Saturday, January 25, 2020

Re: USA Africa Dialogue Series - Our Fear, Their Inaction

Toyin Adepoju,

May the carcasses of the wanton, unrepentant murderers, rot in hell!

My main beef is concern about the violation of this commandment: Thou shalt not bear false witness against thy neighbour.

And how can there be "land usurpations by Fulani herdsmen" if there are laws that do not permit that?

I hope that you also understand that I am very far from the equivalent of Holocaust denial, when all I ask for is evidence in support of the allegations that you and others have been making against Fulani herdsmen, that they are responsible for all the banditry and brigandry that is being perpetrated all over Nigeria, when obviously they are not and cannot be…

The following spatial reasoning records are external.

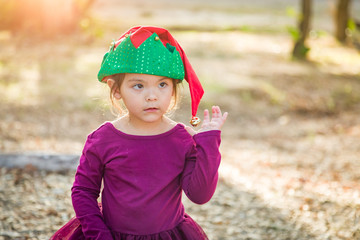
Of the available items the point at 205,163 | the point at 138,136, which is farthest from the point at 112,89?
the point at 205,163

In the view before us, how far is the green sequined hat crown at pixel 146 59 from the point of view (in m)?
2.04

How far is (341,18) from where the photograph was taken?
1583 cm

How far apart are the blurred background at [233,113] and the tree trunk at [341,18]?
4 cm

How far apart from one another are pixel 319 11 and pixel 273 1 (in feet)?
15.6

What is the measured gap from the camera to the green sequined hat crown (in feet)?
6.69

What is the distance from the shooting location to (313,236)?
11.7 ft

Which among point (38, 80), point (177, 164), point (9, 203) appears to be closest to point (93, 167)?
point (177, 164)

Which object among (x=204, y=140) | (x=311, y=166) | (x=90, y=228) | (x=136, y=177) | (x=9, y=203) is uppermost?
(x=204, y=140)

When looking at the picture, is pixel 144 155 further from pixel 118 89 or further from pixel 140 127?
pixel 118 89

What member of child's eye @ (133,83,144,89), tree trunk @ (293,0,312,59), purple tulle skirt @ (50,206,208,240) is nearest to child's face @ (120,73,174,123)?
child's eye @ (133,83,144,89)

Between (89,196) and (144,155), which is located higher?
(144,155)

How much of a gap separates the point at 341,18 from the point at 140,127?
602 inches

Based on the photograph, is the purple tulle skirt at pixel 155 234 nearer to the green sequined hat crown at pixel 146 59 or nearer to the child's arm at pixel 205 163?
the child's arm at pixel 205 163

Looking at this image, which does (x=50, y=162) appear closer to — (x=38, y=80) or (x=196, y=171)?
(x=196, y=171)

Once you provide that incontrovertible evidence I will probably be as strident as you in protesting against any such atrocities. Of course, if such evidence is available or obtainable then the major question is why are the perpetrators not being brought to justice? It should not merely be about self-defence and the inevitable rise or proliferation of self-defence outfits such as Amotekun. Obviously, when  people of the moral stature of your namesake, our own Toyin Falola, Messrs Wole Soyinka, Anthony A. Akinola,  Segun Ogunbemi, Tunde Bewaji, Baba Kadiri, your good friend Olayinka Agbetuyi and  the Hon. Bola Tinubu espouse such a just as cause as saving our own lives, then I must also fully embrace such a cause.


On Sat, 25 Jan 2020 at 18:37, Oluwatoyin Vincent Adepoju <toyin.adepoju@gmail.com> wrote:
Cornelius,

Are these protestations of yours not outdated?

Since 2015, we have been on this game of denial on behalf of culprits who dont want your help, being eager to demonstrate how powerful they are, massacring and justifying the massacres again and again, with their evils documented again amd again by various agencies within and outside Nigeria, with clear descriptions of their actions, and you choose to generate dust with claims of 'no proof'. 

Are you not guilty of the equivalent of 'Holocaust denial' all bcs of you want to side Buhari whom you should have jettisoned long ago?

Of recent, you have agreed that its true Nigeria is facing a scourge of  land usurpations by Fulani herdsmen..

Have you changed your mind?

Are you aware that  Miyetti Allah is now presenting itself as a determinant of who becomes Nigeria's President, declaring that the Amotekun initiative could cost the SW the 2023 Presidency?

Various Nigerians, such as myself, have concluded they are speaking for the right wing Fulani warlords who are at the heart of the right wing mindset dominating the Muslim North.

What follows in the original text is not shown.